Including additional columns in a unique clustered index

  • I am creating an indexed view from a business unit table. The goal of the view is to pre-filter the unit list to only those supported by our division. The business hierarchy goes from unit to district to region, with unit # being unique on the table.

    However, we rarely ever use unit in our applications and instead focus on the district number (as per business requirements.) One of the most common queries performed is to get a distinct list of districts based upon region selections. Only occasionally would the unit # be included too.

    Should the region and district columns be included in the unique clustered index of the view? Or should they be limited to a separate nonclustered index? I'm leaning toward the latter, but if anyone has a good reason to include them in the clustered index, I'd love to hear it. 🙂

  • Hmm. In a normalized design, I wouldn't expect the region to be in the unit table, only the district.

    Instead, I'd expect the distinct list of districts w/i a region to come from a districts table. So you don't have a separate districts/district-level table?

    SQL DBA,SQL Server MVP(07, 08, 09) A socialist is someone who will give you the shirt off *someone else's* back.

  • Good observation, however, the table design was not mine and probably existed before I was even hired. It is now part of our data warehouse and is not likely to be changed anytime soon (if ever.)

    Please just accept that the table is what it is, warts and all.

  • Ok.

    At any rate, typically you'll want to cluster the table on the most common queries that can't be easily satisified by a nonclustered index you need anyway.

    For example, if (nearly) every query specifies district, you should probably cluster the table on district first. Add the region if needed to make the clus key unique.

    You might still want a nonclus index on region and district, to speed up the specific query you mentioned. But you don't want to cluster the whole table on region if that's not typically specified for most queries.

    Btw, I'm still not clear on where "division" fits into this, so I've gone with more generic info.

    SQL DBA,SQL Server MVP(07, 08, 09) A socialist is someone who will give you the shirt off *someone else's* back.

  • dembones79 (3/4/2013)


    Should the region and district columns be included in the unique clustered index of the view?

    Bear in mind that a clustered index implicitly includes all the columns in the table/view. For the key I'd specify the minimum of columns, just what is the unique portion. The rest of the columns are in the index too.
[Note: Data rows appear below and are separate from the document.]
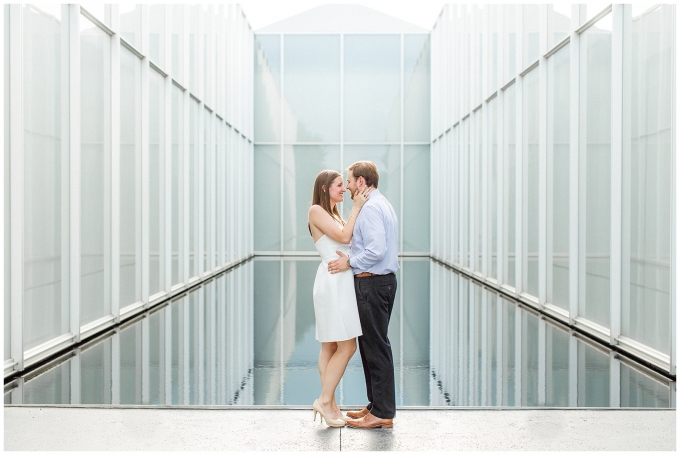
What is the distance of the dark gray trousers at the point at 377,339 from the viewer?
470 cm

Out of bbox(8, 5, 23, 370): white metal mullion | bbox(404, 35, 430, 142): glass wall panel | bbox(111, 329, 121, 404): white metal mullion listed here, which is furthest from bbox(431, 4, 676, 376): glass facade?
bbox(404, 35, 430, 142): glass wall panel

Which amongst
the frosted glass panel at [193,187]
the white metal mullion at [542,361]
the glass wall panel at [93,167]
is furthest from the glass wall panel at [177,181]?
the white metal mullion at [542,361]

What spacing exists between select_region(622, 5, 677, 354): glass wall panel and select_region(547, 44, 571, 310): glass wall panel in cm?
208

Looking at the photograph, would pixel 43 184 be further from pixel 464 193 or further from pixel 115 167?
pixel 464 193

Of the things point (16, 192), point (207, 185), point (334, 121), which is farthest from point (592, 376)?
point (334, 121)

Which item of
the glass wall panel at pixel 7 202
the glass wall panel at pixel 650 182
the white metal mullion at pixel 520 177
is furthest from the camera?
the white metal mullion at pixel 520 177

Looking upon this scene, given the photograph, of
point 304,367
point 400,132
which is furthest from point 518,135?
point 400,132

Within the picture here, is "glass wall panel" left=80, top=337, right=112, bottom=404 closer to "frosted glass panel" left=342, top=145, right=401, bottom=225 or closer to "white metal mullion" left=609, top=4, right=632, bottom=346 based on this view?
"white metal mullion" left=609, top=4, right=632, bottom=346

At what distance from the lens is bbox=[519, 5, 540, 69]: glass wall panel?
38.3 feet

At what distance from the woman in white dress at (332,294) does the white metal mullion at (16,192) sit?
3.10 meters

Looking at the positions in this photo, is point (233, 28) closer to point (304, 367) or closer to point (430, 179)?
point (430, 179)

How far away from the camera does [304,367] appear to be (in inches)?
275

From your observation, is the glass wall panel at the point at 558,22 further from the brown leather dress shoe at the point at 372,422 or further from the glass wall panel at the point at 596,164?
the brown leather dress shoe at the point at 372,422

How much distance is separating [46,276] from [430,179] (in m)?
17.3
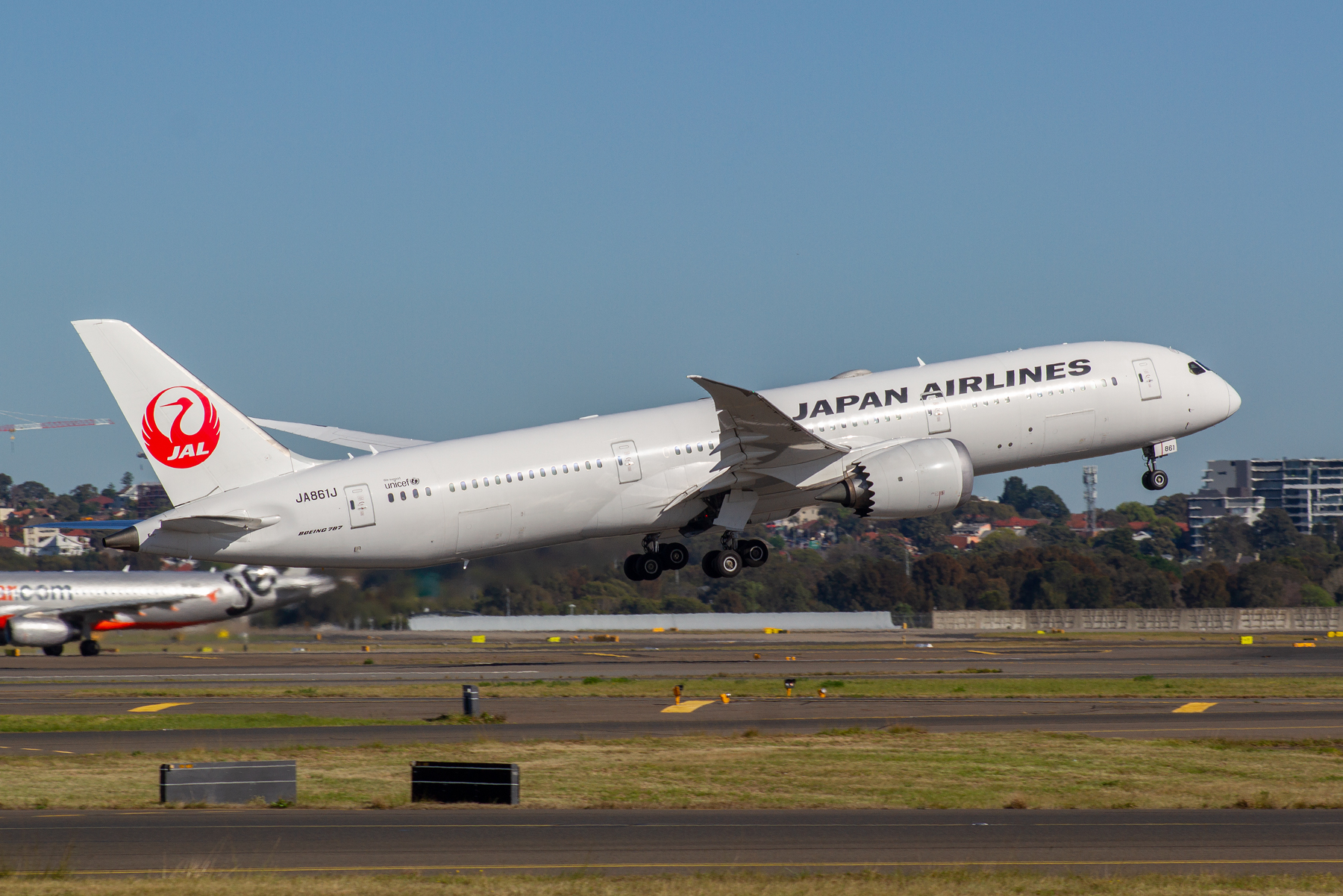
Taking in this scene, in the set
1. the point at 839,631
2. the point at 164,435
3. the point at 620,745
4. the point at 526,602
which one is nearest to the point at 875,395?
the point at 620,745

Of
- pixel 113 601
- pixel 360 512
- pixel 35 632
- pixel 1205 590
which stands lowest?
pixel 1205 590

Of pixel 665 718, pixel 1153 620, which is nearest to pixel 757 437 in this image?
pixel 665 718

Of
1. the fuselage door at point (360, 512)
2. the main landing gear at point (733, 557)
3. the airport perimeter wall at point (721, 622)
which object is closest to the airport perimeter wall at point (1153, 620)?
the airport perimeter wall at point (721, 622)

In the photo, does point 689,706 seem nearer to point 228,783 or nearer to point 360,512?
point 360,512

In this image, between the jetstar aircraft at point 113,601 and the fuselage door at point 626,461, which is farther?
the jetstar aircraft at point 113,601

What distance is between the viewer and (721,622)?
11319 cm

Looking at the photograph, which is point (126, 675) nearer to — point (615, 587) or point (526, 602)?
point (526, 602)

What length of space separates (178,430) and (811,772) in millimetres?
20934

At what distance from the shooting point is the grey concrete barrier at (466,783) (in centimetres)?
2769

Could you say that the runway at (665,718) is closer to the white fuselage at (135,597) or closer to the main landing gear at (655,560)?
the main landing gear at (655,560)

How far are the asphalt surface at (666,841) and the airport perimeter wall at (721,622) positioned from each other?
259 ft

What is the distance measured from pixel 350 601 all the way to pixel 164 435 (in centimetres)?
2129

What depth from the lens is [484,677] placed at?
58.2 meters

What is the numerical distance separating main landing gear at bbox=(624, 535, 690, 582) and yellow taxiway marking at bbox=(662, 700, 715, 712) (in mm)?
4102
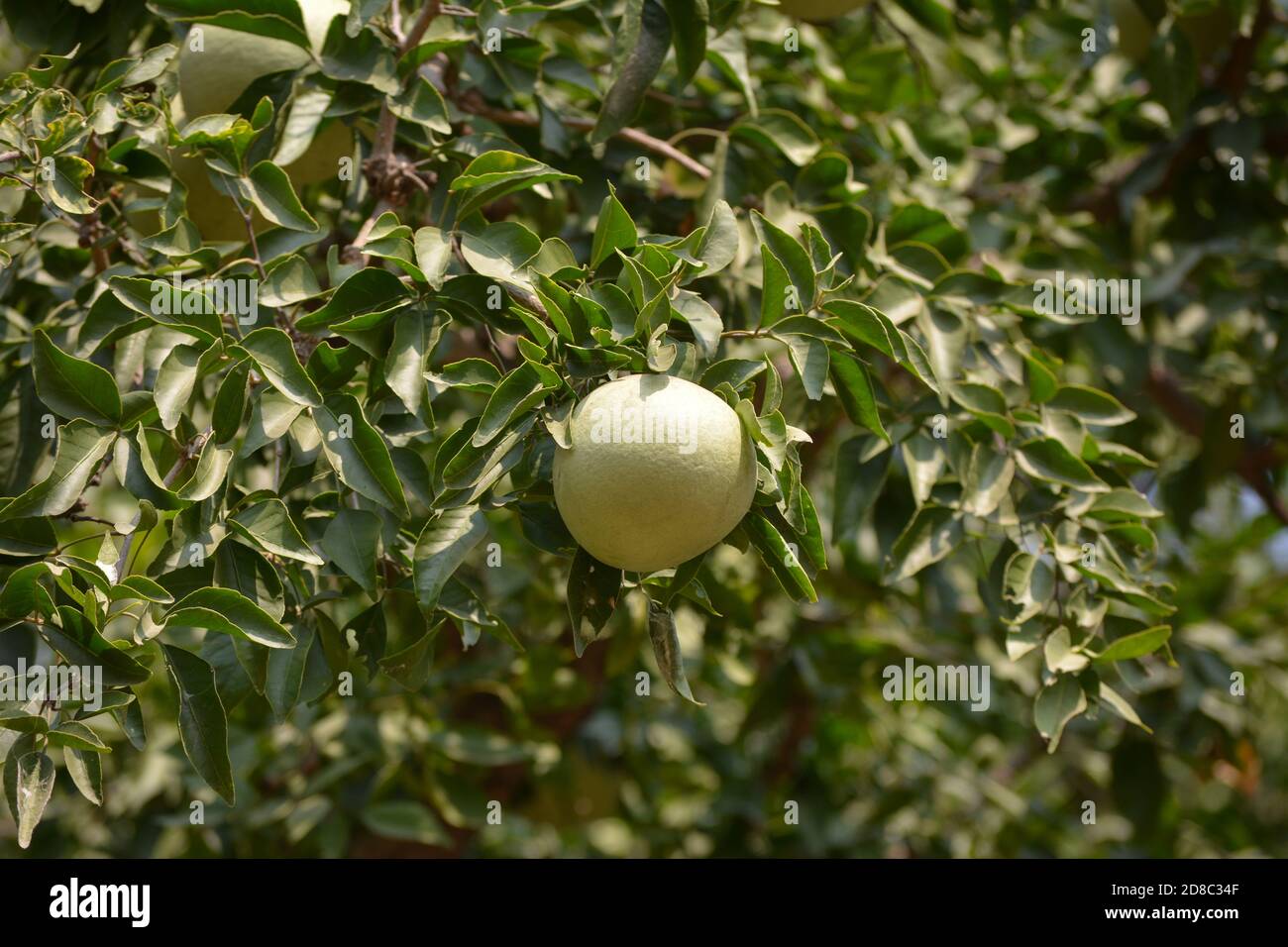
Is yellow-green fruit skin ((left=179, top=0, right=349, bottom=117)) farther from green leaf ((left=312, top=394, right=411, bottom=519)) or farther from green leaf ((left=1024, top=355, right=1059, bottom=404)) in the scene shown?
green leaf ((left=1024, top=355, right=1059, bottom=404))

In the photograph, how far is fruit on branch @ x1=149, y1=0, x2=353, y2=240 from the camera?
1602 millimetres

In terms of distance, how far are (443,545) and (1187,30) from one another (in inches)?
75.5

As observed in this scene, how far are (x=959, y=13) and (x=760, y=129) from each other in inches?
29.6

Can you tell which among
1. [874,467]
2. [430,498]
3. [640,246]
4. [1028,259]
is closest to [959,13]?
[1028,259]

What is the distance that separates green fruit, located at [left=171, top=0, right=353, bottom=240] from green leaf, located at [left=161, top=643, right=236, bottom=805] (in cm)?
68

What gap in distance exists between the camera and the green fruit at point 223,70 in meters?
1.60

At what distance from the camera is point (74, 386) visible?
1.32 metres

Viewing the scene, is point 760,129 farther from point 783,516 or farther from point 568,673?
point 568,673

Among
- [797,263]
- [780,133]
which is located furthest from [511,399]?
[780,133]

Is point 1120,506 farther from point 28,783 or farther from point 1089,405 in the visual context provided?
point 28,783

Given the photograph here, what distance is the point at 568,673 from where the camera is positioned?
272 cm

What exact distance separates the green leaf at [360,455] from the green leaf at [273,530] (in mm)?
68

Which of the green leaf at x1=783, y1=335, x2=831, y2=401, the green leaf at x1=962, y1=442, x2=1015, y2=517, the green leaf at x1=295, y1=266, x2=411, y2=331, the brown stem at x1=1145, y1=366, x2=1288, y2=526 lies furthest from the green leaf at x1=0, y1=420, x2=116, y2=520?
the brown stem at x1=1145, y1=366, x2=1288, y2=526

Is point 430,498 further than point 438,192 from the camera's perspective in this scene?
No
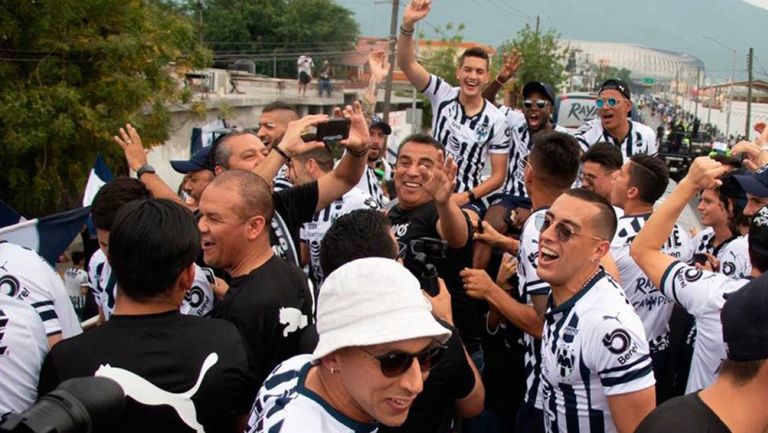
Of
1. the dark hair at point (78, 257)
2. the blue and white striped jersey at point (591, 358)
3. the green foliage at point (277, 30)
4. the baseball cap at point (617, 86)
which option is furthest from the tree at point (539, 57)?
the blue and white striped jersey at point (591, 358)

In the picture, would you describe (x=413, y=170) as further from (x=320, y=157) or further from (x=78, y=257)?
(x=78, y=257)

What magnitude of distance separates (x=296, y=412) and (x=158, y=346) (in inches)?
29.7

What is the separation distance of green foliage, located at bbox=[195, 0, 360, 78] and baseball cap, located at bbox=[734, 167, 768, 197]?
59.4 metres

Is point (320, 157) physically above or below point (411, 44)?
below

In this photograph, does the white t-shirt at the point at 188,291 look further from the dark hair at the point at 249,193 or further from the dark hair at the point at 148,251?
the dark hair at the point at 148,251

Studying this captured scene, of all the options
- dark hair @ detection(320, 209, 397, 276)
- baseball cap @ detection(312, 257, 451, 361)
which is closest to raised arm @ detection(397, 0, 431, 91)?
dark hair @ detection(320, 209, 397, 276)

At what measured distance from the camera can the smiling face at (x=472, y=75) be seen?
6738 mm

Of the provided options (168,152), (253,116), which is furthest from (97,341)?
(253,116)

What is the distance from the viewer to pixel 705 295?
3.67 m

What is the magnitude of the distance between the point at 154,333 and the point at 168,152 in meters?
21.8

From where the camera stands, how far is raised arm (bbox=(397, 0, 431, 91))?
6492 millimetres

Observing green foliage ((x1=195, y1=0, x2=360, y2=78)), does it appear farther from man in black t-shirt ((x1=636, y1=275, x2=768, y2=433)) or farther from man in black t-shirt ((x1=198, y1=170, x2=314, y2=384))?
man in black t-shirt ((x1=636, y1=275, x2=768, y2=433))

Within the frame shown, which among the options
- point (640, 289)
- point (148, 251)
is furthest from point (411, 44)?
point (148, 251)

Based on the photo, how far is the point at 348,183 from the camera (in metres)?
5.03
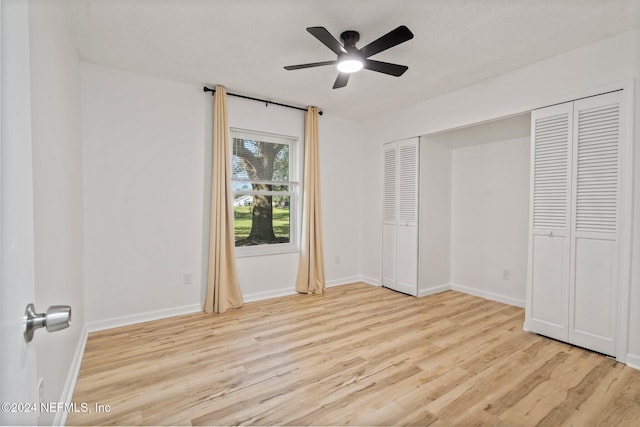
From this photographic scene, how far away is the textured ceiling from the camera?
221 cm

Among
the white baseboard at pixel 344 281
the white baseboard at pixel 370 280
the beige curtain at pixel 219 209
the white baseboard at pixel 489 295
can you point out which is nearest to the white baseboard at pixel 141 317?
the beige curtain at pixel 219 209

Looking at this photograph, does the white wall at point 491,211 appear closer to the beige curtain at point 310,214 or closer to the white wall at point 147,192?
the beige curtain at point 310,214

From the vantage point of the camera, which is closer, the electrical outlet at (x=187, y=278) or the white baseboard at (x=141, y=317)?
the white baseboard at (x=141, y=317)

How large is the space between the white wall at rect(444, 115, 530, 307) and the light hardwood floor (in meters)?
0.75

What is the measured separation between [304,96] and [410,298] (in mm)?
3060

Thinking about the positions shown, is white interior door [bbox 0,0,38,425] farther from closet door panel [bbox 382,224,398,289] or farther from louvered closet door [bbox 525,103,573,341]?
closet door panel [bbox 382,224,398,289]

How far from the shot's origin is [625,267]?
2461 mm

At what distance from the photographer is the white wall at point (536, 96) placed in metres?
2.43

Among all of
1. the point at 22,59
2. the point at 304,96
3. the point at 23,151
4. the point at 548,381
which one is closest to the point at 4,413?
the point at 23,151

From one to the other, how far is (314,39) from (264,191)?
2119mm

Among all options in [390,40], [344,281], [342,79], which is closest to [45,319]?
[390,40]

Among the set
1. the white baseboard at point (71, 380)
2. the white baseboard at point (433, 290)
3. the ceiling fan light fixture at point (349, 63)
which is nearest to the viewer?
the white baseboard at point (71, 380)

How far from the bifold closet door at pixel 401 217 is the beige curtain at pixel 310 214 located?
1083 mm

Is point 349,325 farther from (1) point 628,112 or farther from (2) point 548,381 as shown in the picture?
(1) point 628,112
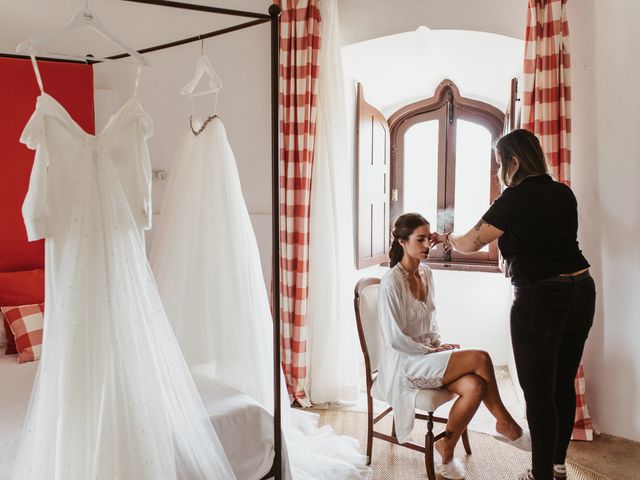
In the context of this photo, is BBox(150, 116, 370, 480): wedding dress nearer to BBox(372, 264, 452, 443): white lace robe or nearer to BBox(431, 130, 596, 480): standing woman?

    If it were a nonclustered index I'd still put just the unqiue columns in the key, the others would be include columns.

    Gail Shaw
    Microsoft Certified Master: SQL Server, MVP, M.Sc (Comp Sci)
    SQL In The Wild: Discussions on DB performance with occasional diversions into recoverability

    We walk in the dark places no others will enter
    We stand on the bridge and no one may pass
  • GilaMonster (3/4/2013)


    dembones79 (3/4/2013)


    Should the region and district columns be included in the unique clustered index of the view?

    Bear in mind that a clustered index implicitly includes all the columns in the table/view. For the key I'd specify the minimum of columns, just what is the unique portion. The rest of the columns are in the index too.

    If it were a nonclustered index I'd still put just the unqiue columns in the key, the others would be include columns.

    If you (almost) always select by multiple columns, and depending on the selectivity of the columns, you might get significant gains from including another column in the clus index. Don't follow too simplistic rules of "(always) one column per clus index" at the expense of the genuine performance of your dbs.

    Look at some of MS's system tables: some of their internal replication tables have 5 clus keys. I'm sure some would sorely disapprove of that, but it might be needed for best performance.

    SQL DBA,SQL Server MVP(07, 08, 09) A socialist is someone who will give you the shirt off *someone else's* back.

  • ScottPletcher (3/4/2013)


    GilaMonster (3/4/2013)


    dembones79 (3/4/2013)


    Should the region and district columns be included in the unique clustered index of the view?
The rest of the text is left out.